I came across the term 'pick me girls' for the first time recently and it explains a lot about stuff that happened last year elseboard.

I feel very sorry for young girls - it's never been an easy life-stage to be female, but it seems particularly bad now.

Mammillaria · 03/04/2023 13:46

I think "pick me girl" is a bit like "cool girl" but with an added element of social aggression.

I do feel very sympathetic for all the girls identifying as boys. I think they are using the only tool they see as available to them to try and opt out of a system which is stacked against them. The girls who do conform to feminine behavioural and beauty standards are suffering under the same system, but their compliance gives them a certain superficial level of power over the other girls (and some boys). In the back of their mind they all know their luck will run out soon. Hence the hatred (fear) many have for older and non-compliant women.

Or at least that's my view of it all anyway.

Nooyoiknooyoik · 03/04/2023 14:19

110APiccadilly · 03/04/2023 07:25

I had some level of gender dysphoria as a child and teen (never acted upon). I don't think I could tell you what it was caused by when I was a young child. My best guess is that most of my friends were boys and I wanted to be the same as them?

However, as a teen, I hated, with a passion, my developing body. I hated periods and the accompanying pain and nuisance. I hated my breasts, which seemed to be invented for no other reason than to annoy me by bouncing around when I was running! My feeling was that boys didn't have to bother with any of this stuff so they had a better deal. And my body did feel foreign to me.

What, of course, never crossed my mind was that going through male puberty, even if I'd been able to magically swap to a completely male body, with no need for surgery, medications, etc, would probably have felt just as disorienting. What I wanted to do was opt out of female puberty, not opt into male puberty.
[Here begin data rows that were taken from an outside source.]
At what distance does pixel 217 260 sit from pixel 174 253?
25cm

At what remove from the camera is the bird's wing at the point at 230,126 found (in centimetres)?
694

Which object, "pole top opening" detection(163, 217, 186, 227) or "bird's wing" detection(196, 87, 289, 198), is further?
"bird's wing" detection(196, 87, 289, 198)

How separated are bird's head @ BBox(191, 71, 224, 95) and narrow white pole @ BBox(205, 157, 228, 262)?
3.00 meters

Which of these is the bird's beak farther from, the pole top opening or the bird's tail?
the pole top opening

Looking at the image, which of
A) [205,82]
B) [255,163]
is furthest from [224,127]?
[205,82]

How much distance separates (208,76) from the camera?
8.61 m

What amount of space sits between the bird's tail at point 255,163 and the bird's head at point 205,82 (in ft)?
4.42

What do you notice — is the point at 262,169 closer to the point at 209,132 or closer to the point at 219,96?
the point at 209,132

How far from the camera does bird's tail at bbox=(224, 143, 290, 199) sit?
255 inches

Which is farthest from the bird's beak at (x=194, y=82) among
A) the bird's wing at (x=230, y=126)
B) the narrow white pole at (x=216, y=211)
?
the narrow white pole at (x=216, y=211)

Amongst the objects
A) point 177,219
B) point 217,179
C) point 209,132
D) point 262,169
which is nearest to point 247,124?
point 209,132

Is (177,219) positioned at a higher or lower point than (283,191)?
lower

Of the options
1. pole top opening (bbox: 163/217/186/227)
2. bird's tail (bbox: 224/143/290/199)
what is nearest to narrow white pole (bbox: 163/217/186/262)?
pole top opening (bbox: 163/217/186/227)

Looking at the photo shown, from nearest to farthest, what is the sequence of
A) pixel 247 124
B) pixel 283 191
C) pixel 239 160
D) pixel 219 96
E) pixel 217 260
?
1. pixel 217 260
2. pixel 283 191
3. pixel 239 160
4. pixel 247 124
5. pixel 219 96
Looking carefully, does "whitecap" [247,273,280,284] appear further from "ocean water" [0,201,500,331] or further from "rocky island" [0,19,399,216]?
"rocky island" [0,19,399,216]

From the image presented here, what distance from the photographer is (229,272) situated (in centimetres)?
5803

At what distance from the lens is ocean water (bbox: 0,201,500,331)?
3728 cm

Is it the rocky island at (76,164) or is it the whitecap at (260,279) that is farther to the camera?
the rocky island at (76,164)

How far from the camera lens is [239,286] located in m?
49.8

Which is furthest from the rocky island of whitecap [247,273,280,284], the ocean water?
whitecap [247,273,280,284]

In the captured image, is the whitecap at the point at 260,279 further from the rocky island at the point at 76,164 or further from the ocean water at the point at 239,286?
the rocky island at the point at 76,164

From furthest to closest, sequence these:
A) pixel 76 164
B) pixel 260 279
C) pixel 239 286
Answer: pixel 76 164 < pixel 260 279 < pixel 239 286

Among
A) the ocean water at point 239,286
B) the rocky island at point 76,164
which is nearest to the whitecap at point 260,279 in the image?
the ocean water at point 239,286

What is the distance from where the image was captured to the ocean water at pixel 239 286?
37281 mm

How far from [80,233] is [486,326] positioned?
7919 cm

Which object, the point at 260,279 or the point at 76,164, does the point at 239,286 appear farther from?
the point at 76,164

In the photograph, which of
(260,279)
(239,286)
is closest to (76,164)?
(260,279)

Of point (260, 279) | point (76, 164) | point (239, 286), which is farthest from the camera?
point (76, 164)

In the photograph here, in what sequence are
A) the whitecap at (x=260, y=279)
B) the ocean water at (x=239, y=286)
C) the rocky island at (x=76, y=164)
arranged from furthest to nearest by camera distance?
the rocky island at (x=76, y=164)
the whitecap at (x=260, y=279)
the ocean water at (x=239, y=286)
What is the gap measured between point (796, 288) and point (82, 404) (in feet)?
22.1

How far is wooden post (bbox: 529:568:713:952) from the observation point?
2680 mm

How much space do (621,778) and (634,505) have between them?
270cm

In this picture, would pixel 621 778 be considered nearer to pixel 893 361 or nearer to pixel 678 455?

I've not had gender dysphoria since my mid to late teens. Eventually growing up (I'm not going to say going through puberty as there was a lot more to it than that) cured it. I'm extremely glad that no adult around was mad enough to try and transition me, because apart from anything else I now have two adorable children and a wonderful husband. There's no way I'd have understood in my teens just what I was giving up to transition.

I say all this knowing that someone who had persistent dysphoria might say something very different. But that's my experience of it.

I was the same. I think many many girls are. To become a man means to become taller and stronger. To become a woman means to grow wobbly and bleed. Girls numbers in sport fall off a cliff when they enter puberty - not because they’re lazy but because of puberty. The emphasis there is changing at least from public competing and team changing-rooms (which many girls grow to hate) to just enjoying running, swimming, keeping fit, the gym and being in the fresh air.

Most girls begin to embrace their bodies when they decide they want children. But before that, so many go through a period of self-loathing.

QueenHippolyta · 03/04/2023 14:35

@ValuePartnership "It seems to me that even if you think you are a man, you have no idea what being a man is like unless you are one. Hence nobody ever says. Anyone able to help with ideas?"

OP in my lesbian group about 10 years ago there was one woman wanted to transition to a man. She spoke about it constantly.She was the most ghastly caricature of male stereotypes; a real male chauvinist pig. Ugh!
I had a very macho father (big game hunter) and he respected and valued women.

Interestingly the rest of the butch Lesbians were total marshmallows; they may look masculine but were very sweet: all woman.